Chapitre 4: Keryna.

Lorsque j'entendis mon frère prononcer ces mots, mon cœur rata un battement. Je crus un instant que c'était une blague, mais son visage qui me communiquait sa peur ne pouvait guère mentir. Je descendis alors le plus calmement possible, inspirant longuement. Je découvris deux hommes, à peine plus âgés que moi, en arrivant dans la cuisine. Je les saluai d'un froid hochement de tête, et le plus grand ouvrit la bouche à mon intention. 

— Juste une vérification des papiers. 

— Ils sont en règle, répondis-je d'une voix agressive malgré moi. 

— Calme-toi, miss, tu ne sais sans doute pas à qui tu parles. 

Je l'observai en haussant un sourcil, tentant de me rappeler son identité. Effectivement, son visage entouré de boucles brunes me disait quelque chose, mais je n'aurais pas pu mettre un nom dessus. Vu le ton qu'il avait, et ce regard hautain qu'il posait sur moi, ce devait être quelqu'un d'important. Je lançai un coup d'œil à Suran, et il haussa les épaules. Yla arriva ensuite, suivie de Pol, nos papiers entre les mains. Je ne pus m'empêcher de déglutir difficilement. Je triturai donc mon collier, chose que je faisais toujours lorsque j'étais nerveuse. Le legio observa nos pièces d'identité durant quelque temps, puis parut être satisfait et nous les rendit. J'avais la mâchoire si serrée que je commençais déjà à en ressentir la douleur.

— Rien à signaler. Mais je préfère fouiller la maison, j'aime pas trop comment me regarde la fille, l'entendis-je murmurer à son collègue. 

Sans nous demander notre autorisation, ils s'exécutèrent alors. Je bouillonnais de rage, mais tentais de me contenir. D'après ce qu'il avait dit, je ne savais pas jouer le rôle qui m'était attribué devant les Sans-Pouvoir. Je devais me comporter comme eux, pourtant je les méprisais à un point tellement important que je ne pouvais pas m'empêcher de les regarder de travers. J'avais toujours été une mauvaise actrice. 

Puis les legios redescendirent de l'étage de leur pas lourd, sous les yeux apeurés de ma famille au complet. 

— On n'a rien trouvé, par contre j'aimerais bien m'entretenir avec chacun de vous un instant. Désolé pour cet acharnement, mais la plupart de ces enfoirés se cachent dans les campagnes.

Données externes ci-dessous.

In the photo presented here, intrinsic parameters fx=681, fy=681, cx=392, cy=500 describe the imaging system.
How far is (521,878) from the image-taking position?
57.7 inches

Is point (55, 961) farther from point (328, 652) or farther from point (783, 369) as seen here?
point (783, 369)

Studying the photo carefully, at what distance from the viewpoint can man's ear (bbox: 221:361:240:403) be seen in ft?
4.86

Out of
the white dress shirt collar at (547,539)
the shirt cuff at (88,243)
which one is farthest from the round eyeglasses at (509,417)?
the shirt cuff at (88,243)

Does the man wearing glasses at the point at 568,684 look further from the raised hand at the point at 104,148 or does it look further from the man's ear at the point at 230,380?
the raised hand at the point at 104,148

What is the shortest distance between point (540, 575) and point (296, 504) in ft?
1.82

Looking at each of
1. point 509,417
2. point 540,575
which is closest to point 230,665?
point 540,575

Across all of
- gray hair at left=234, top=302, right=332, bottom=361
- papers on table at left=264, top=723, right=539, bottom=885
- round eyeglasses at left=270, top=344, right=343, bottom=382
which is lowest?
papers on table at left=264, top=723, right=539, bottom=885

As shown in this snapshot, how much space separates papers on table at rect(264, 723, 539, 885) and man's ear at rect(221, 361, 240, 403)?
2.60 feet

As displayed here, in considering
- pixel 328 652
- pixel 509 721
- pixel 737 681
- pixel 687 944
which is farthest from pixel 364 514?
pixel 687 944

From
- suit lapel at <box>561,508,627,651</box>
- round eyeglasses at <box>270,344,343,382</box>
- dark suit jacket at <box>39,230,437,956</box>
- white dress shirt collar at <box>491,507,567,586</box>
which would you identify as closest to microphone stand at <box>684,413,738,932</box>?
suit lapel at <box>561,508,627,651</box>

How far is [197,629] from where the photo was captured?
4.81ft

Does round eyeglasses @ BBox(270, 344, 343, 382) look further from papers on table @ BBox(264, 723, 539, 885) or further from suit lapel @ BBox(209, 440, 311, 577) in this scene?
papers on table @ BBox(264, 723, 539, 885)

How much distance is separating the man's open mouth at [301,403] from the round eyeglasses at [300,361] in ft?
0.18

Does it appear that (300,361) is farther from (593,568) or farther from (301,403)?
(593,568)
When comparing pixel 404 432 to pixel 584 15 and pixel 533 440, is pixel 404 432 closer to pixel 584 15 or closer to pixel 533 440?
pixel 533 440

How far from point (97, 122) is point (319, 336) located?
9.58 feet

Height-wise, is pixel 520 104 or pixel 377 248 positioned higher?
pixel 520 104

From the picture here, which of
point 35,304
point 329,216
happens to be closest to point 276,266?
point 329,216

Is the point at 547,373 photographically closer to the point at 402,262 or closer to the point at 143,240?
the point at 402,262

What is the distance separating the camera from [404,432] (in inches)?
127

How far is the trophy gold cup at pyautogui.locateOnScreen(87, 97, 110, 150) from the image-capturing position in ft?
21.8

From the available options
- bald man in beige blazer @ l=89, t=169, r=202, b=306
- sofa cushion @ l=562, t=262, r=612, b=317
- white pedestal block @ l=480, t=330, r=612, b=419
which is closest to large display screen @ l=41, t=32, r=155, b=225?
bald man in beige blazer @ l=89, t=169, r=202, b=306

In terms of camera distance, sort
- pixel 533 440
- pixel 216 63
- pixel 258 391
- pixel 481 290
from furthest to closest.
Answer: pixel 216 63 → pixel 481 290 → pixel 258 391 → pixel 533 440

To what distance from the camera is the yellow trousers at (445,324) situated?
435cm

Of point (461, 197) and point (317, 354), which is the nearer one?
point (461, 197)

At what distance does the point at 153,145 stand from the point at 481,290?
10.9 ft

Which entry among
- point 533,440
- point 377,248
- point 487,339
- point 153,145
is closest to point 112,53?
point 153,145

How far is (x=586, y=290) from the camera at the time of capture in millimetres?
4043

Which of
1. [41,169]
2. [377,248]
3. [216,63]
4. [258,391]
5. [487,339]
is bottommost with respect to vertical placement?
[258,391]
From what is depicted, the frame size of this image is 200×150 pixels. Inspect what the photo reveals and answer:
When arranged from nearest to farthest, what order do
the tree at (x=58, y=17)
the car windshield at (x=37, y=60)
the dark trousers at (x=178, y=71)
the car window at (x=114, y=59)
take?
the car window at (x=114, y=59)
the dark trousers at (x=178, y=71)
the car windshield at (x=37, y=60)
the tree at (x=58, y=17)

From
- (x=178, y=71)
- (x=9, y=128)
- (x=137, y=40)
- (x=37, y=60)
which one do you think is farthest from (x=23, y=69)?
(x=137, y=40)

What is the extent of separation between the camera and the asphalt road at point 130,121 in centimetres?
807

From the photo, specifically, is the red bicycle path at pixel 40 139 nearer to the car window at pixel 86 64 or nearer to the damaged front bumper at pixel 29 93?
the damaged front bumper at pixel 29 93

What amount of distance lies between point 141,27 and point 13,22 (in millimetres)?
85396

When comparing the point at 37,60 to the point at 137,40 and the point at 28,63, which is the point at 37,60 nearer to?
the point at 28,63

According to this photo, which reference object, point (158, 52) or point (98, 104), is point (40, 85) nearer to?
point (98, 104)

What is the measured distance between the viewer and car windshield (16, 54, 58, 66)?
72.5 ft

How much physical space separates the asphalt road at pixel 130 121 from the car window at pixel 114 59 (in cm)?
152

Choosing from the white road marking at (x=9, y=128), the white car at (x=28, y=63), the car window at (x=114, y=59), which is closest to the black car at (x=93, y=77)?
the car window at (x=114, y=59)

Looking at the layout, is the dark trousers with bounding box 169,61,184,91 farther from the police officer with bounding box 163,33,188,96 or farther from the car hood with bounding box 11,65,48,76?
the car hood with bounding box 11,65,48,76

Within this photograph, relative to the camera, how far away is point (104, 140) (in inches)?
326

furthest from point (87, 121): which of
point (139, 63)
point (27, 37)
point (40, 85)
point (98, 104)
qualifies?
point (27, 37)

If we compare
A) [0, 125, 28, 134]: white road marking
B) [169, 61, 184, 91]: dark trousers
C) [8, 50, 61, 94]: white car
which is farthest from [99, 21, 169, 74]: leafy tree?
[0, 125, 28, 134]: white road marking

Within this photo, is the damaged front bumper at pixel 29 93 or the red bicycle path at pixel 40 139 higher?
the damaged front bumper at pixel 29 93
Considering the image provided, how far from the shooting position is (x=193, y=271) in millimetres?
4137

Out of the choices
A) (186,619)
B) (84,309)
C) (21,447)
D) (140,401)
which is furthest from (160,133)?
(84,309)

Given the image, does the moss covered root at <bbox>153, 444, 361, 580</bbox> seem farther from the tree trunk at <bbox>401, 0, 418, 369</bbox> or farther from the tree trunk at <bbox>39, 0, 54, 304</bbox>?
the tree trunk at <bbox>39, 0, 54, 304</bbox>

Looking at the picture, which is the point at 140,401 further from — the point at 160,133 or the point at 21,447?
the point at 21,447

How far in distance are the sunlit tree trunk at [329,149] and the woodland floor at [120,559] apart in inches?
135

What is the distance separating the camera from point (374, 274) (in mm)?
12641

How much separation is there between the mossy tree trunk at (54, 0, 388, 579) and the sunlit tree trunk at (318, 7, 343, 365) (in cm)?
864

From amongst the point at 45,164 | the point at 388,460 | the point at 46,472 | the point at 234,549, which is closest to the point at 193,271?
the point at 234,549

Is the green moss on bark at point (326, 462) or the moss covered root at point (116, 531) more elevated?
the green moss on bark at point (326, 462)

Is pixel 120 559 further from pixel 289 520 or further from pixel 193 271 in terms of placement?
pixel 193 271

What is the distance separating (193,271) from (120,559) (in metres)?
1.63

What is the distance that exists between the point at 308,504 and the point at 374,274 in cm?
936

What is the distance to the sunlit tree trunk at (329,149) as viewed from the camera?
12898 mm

A l'entente de cette insulte, je me mordis la langue violemment pour ne pas répliquer. Je vis Suran me fixer et le rassurai d'un bref hochement de tête. 

— Toi, viens avec moi, me dit-il. Le jeune Tohar, tu vas avec mon collègue. 

Je le suivis dehors, avec une boule au ventre qui m'empêchait de respirer convenablement. L'air frais me permit de reprendre un peu mes esprits. Je fixai alors les immenses plaines à perte de vue, me concentrant sur cela afin de me calmer. Nous connaissions notre prétendue vie sur le bout des doigts, mais j'avais peur de faire une erreur qui nous mènerait à notre perte. Le moindre faux pas nous condamnait à mort.

— Bon, tu es bien Keryna Tohar, née à Ivraska huit mois avant le coup d'Etat? 

— Oui. 

— Tu peux m'expliquer pourquoi tu me regardes comme si tu voulais m'étrangler? me demanda-t-il avec un sourire en coin. 

— Je ne suis pas très sociable. Et je n'aime pas particulièrement les legios. 

Ces paroles m'échappèrent et je me mordis l'intérieur des joues jusqu'à m'en faire saigner. Pourtant, il ne parut pas étonné. 

— Je ne pense pas que beaucoup de Sans-Pouvoir nous apprécient. Même moi, je suis ici par obligation. 

Cette confidence me laissa perplexe, et je me demandai ce qu'il voulait sous-entendre par cela. Puis poussée par ma curiosité, je ne réussis pas m'empêcher de l'interroger sur son identité.

— Demyan Vosris, fils du roi Rioz, me répondit-il avec calme.

A l'entente de ce nom, je crus que j'allais me jeter sur lui en même temps que je m'étranglais. Et je l'aurais fait si j'avais pu. Rioz était à l'origine du coup d'Etat et c'était lui qui régnait désormais, depuis dix-huit ans. C'était à cause de lui que j'avais tout perdu. Mes parents, mon peuple, et même mon identité. Et ce legio était à ma place. Il osait se décrire comme fils du roi, alors que son père ne l'était pas. Une seule famille royale existait depuis la nuit des temps sur Ivraska, et c'était la mienne. Je restais la fille du roi et de la reine, la seule et unique. 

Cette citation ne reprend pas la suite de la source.